Copy out each line of the data that holds the word "letras".

= = = =

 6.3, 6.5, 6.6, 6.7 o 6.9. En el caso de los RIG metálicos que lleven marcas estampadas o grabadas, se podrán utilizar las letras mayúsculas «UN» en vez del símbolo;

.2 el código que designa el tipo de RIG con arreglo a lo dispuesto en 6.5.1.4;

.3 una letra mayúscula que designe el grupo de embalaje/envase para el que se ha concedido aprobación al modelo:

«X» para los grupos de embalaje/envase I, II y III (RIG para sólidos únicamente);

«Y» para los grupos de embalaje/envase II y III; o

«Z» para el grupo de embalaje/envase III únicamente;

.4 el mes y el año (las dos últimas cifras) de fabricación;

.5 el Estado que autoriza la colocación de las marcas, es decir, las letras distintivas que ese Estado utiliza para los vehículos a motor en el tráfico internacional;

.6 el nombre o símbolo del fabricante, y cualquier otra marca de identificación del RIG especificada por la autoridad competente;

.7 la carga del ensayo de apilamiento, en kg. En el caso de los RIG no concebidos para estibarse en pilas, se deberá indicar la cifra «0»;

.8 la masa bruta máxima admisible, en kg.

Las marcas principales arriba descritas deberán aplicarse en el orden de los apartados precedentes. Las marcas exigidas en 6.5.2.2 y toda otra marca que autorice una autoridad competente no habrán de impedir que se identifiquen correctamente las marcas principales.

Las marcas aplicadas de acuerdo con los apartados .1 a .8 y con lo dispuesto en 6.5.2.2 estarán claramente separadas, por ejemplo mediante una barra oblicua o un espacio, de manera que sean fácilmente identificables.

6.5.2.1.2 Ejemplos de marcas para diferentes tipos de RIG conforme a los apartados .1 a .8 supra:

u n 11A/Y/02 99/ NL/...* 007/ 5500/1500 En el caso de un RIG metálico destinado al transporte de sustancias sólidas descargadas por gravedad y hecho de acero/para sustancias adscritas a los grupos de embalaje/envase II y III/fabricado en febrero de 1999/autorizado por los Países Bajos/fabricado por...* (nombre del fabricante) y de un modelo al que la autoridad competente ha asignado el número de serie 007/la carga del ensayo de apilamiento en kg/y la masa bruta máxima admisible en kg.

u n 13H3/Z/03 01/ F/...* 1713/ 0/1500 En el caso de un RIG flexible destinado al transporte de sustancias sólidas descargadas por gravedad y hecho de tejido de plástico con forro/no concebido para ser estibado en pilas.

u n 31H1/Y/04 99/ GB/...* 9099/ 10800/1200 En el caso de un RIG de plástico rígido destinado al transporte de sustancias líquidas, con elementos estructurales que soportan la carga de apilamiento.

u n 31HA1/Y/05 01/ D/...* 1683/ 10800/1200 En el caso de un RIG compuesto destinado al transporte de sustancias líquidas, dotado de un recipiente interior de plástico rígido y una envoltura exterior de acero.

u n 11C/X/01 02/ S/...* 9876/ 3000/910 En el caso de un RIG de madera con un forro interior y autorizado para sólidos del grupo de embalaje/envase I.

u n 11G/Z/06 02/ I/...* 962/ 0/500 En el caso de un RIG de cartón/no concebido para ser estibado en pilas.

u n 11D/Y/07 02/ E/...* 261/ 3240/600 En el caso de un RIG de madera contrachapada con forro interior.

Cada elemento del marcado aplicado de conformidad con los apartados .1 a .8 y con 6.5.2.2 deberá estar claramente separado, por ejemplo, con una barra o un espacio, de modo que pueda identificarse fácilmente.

= = = =

PROBLEM SOLUTION:
 6.3, 6.5, 6.6, 6.7 o 6.9. En el caso de los RIG metálicos que lleven marcas estampadas o grabadas, se podrán utilizar las letras mayúsculas «UN» en vez del símbolo;
.5 el Estado que autoriza la colocación de las marcas, es decir, las letras distintivas que ese Estado utiliza para los vehículos a motor en el tráfico internacional;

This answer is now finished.